There is only one big problem, with all this talk of exponential growth and then collapse. The problem is: no important quantities are growing exponentially.
Take energy consumption as an example. Energy consumption is not growing exponentially. In fact, energy consumption per capita isn't growing at all, not even linearly, and hasn't grown much for decades. This point should be obvious to anyone over age 40, by just looking around and then remembering how things used to be. Do you use exponentially more electricity than in 1970? Do you set your thermostat 3% higher every year? Do you use exponentially more gasoline than in 1970? In fact, you probably use less gasoline, if your car in 1970 was anything like my parents' cars, which got about 10 mpg.
In fact, energy usage per capita has been essentially flat for the last 5 years or so, and was growing only very slowly in the 2 decades before that, and not at an exponential rate.
Well, even if energy usage per capita isn't growing exponentially, isn't the world population growing exponentially? Don't we face exponentially more people, and so exponentially more resource usage even if resource usage per capita remains the same?
No, the population of the world is not growing exponentially. In fact, the population is growing, but at a declining rate. Already, the rate of population growth has reached 0% in many industrialized countries, and is declining rapidly in developing countries. Furthermore, there is every reason to believe that the rate of population growth in developing countries will also reach 0%, since they're basically following the same pattern which industrialized countries have laid down. As a result, most professional demographers believe that world population will level off at between 10 and 12 billion people.
Well, isn't the economy growing exponentially? We see figures like "3% growth this year" which seems to imply it's growing exponentially, right? And, since we need energy for economic growth, doesn't that mean that the rate of energy usage is also growing at 3%?
First, economic growth isn't the same thing as growth in energy consumption. (This mistake is very common). The term "economic growth" refers to growth in production of things you can buy. If someone invents a new drug, he has caused the economy to grow, even if manufacturing that drug takes less energy than manufacturing the older equivalent.
Second, the economy is not growing exponentially.
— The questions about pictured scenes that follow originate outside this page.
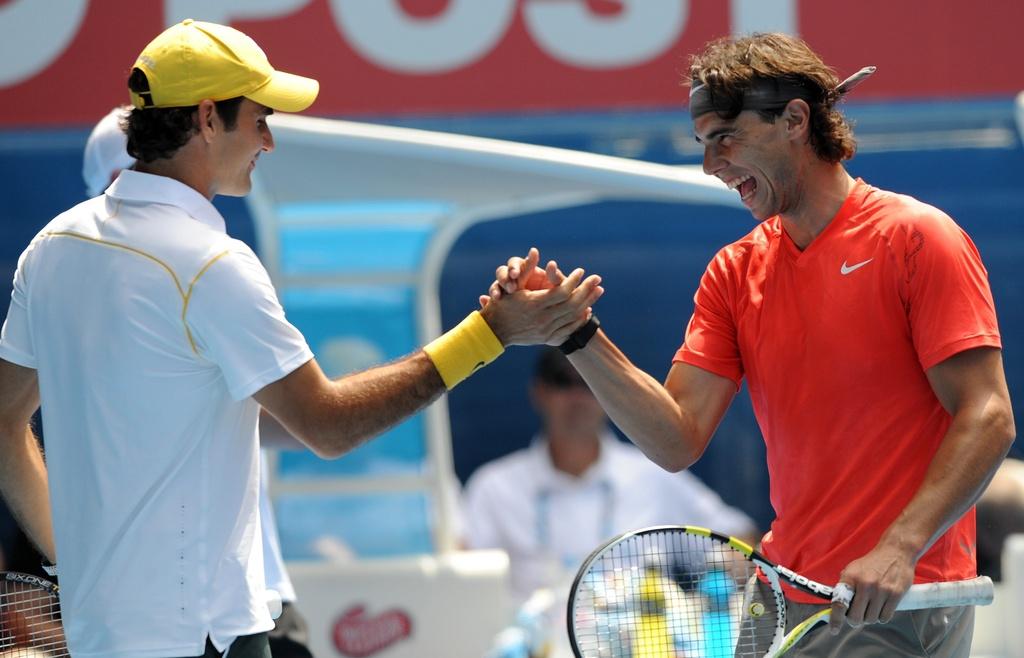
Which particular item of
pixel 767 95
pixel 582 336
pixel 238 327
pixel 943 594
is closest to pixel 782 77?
pixel 767 95

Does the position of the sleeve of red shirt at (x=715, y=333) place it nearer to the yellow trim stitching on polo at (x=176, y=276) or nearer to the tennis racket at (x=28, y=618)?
the yellow trim stitching on polo at (x=176, y=276)

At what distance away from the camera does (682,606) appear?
9.37 feet

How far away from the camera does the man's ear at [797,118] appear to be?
2.85 meters

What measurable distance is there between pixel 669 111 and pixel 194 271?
15.5 ft

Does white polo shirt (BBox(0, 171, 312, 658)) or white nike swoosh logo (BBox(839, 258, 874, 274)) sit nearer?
white polo shirt (BBox(0, 171, 312, 658))

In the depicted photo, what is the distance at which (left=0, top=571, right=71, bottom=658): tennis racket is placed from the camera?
280 centimetres

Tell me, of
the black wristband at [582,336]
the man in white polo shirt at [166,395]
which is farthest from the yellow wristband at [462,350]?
the black wristband at [582,336]

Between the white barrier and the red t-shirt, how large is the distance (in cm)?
247

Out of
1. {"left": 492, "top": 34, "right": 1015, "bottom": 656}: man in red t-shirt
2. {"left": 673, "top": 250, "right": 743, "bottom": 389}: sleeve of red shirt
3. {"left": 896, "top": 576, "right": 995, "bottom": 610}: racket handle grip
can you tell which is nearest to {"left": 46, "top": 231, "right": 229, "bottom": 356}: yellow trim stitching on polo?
{"left": 492, "top": 34, "right": 1015, "bottom": 656}: man in red t-shirt

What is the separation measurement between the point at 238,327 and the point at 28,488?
671 millimetres

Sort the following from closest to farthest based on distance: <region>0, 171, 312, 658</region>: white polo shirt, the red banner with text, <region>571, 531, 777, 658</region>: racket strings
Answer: <region>0, 171, 312, 658</region>: white polo shirt, <region>571, 531, 777, 658</region>: racket strings, the red banner with text

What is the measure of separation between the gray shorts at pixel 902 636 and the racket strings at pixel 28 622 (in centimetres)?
139

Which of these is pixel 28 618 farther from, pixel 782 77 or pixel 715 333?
pixel 782 77

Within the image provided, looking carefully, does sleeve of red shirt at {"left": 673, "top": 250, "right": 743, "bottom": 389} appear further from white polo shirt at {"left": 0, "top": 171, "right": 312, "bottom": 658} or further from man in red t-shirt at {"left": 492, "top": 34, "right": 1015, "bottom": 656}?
white polo shirt at {"left": 0, "top": 171, "right": 312, "bottom": 658}
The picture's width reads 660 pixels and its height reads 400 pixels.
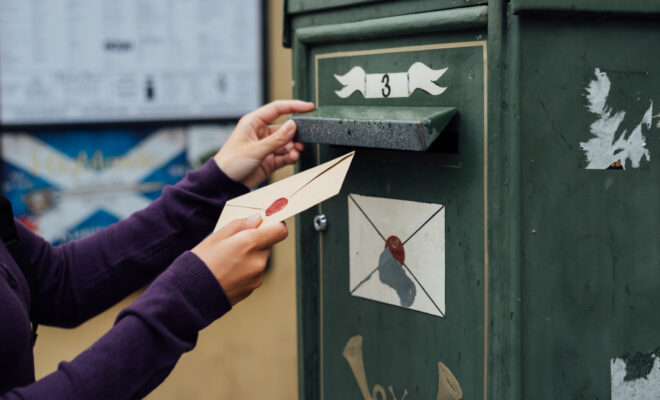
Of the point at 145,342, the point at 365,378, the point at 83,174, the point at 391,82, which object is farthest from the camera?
the point at 83,174

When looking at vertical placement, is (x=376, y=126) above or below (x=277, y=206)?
above

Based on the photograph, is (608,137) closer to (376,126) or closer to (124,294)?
(376,126)

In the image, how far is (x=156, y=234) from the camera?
54.6 inches

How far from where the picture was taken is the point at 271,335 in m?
2.75

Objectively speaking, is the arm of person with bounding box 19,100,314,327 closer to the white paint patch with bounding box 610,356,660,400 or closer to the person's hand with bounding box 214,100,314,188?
the person's hand with bounding box 214,100,314,188

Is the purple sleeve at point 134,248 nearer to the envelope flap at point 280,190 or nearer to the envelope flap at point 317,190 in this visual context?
the envelope flap at point 280,190

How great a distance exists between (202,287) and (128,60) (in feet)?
5.03

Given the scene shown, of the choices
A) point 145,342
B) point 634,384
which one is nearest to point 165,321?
point 145,342

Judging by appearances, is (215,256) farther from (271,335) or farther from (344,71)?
(271,335)

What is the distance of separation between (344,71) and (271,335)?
167 cm

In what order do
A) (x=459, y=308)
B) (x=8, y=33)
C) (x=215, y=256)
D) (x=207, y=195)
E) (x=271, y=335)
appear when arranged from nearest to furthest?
(x=215, y=256), (x=459, y=308), (x=207, y=195), (x=8, y=33), (x=271, y=335)

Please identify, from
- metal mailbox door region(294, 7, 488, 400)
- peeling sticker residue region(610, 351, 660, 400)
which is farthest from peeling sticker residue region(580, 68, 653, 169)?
peeling sticker residue region(610, 351, 660, 400)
The rate of economic growth is delining everywhere. As economies mature, their rates of growth decline. This has already happened in all first-world countries, which do not enjoy anyhwere near the rates of growth of (say) China or India.
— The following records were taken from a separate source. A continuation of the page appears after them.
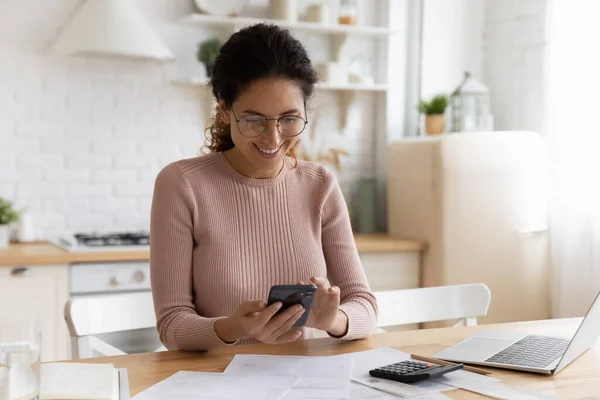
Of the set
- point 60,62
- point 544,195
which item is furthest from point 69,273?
point 544,195

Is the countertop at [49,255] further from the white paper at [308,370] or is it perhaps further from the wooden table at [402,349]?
the white paper at [308,370]

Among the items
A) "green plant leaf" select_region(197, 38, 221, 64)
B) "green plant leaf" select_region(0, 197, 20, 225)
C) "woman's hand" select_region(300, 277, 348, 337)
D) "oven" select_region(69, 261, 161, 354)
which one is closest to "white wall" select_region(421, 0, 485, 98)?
"green plant leaf" select_region(197, 38, 221, 64)

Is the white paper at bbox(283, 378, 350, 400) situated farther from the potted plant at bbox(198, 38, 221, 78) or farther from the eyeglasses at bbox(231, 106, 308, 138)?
the potted plant at bbox(198, 38, 221, 78)

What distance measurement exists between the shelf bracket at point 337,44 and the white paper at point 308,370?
2.56 metres

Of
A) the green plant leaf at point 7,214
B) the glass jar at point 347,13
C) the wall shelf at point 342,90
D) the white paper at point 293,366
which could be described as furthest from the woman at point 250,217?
the glass jar at point 347,13

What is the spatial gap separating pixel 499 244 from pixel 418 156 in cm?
54

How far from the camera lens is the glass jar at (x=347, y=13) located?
12.8 feet

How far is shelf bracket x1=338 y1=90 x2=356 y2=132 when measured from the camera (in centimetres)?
403

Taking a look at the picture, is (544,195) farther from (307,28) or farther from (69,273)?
(69,273)

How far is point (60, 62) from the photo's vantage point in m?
3.58

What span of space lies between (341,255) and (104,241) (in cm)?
156

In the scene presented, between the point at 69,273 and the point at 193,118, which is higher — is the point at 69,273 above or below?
below

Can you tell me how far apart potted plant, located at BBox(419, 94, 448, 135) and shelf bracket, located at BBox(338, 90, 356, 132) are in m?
0.37

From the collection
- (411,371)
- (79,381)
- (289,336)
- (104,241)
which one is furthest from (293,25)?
(79,381)
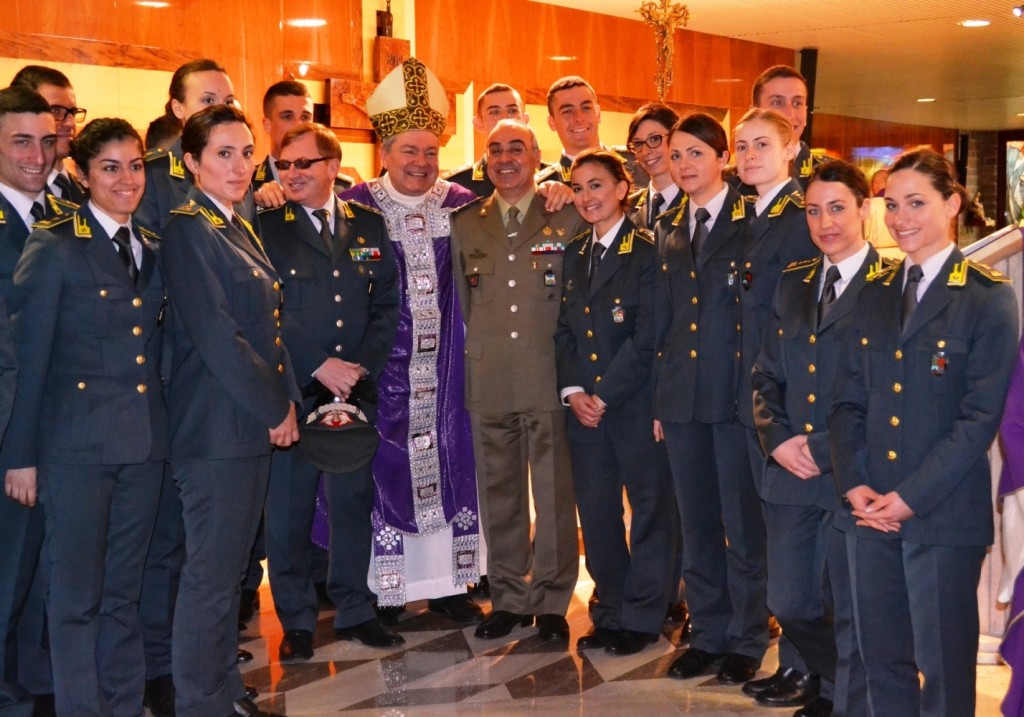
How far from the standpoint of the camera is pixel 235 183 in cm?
335

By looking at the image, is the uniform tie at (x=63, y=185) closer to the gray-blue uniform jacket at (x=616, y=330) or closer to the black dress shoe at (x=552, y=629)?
the gray-blue uniform jacket at (x=616, y=330)

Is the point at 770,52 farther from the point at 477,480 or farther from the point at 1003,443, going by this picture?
the point at 1003,443

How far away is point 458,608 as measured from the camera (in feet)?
14.7

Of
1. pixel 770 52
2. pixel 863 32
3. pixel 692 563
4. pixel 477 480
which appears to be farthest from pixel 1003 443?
pixel 770 52

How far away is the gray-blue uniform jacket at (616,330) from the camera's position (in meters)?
3.88

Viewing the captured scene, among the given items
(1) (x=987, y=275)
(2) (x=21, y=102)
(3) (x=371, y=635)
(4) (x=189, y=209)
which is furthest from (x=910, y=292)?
(2) (x=21, y=102)

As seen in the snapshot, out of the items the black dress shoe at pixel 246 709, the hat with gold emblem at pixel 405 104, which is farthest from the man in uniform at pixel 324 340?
the black dress shoe at pixel 246 709

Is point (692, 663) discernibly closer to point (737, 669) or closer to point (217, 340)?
point (737, 669)

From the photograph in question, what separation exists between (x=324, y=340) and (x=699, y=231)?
4.55ft

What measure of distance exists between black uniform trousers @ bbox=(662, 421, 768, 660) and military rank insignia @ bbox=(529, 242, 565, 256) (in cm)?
79

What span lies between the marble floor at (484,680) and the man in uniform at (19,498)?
2.43ft

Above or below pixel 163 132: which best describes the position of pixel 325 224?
below

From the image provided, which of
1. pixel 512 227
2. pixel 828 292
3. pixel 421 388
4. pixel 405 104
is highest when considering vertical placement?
pixel 405 104

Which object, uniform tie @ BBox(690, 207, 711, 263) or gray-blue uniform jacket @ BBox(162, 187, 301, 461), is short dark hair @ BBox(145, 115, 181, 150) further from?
uniform tie @ BBox(690, 207, 711, 263)
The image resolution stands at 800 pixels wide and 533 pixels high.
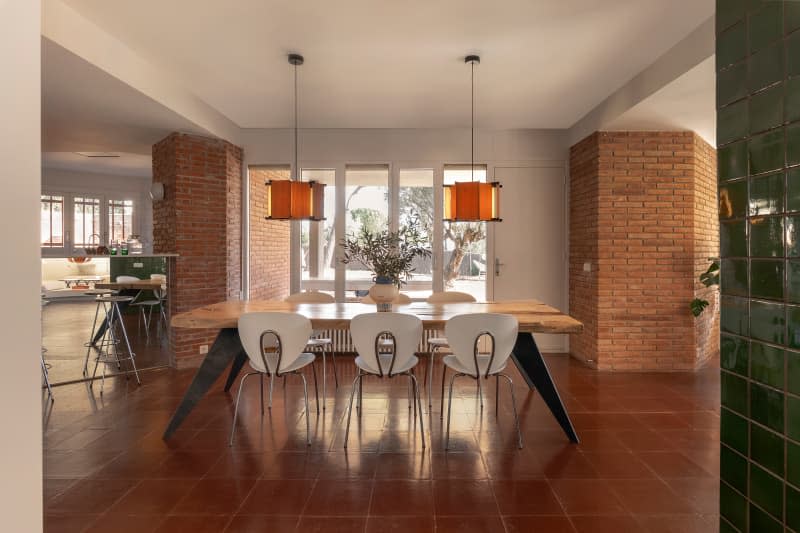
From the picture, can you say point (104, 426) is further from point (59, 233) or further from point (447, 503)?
point (59, 233)

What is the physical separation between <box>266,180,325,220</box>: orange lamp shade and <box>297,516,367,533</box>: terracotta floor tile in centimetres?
218

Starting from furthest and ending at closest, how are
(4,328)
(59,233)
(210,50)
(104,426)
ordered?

Thus, essentially no important physical quantity is growing exponentially1. Population is not growing exponentially. Energy usage is not growing exponentially. Industrial output is not growing exponentially. The economy is not growing exponentially. Food production is not growing exponentially.
Since these quantities are not growing exponentially, it would be a basic mathematical error to use exponential functions to model them.
Both population and energy usage will grow and then level off before very long. There is ample historical precedent for this.
1 The term "exponential growth" refers to a mathematical function like this: f(t)=bt where b is constant. If b is not constant, then it's not an exponential function. None of the quantities listed in this article are growing according to an exponential function.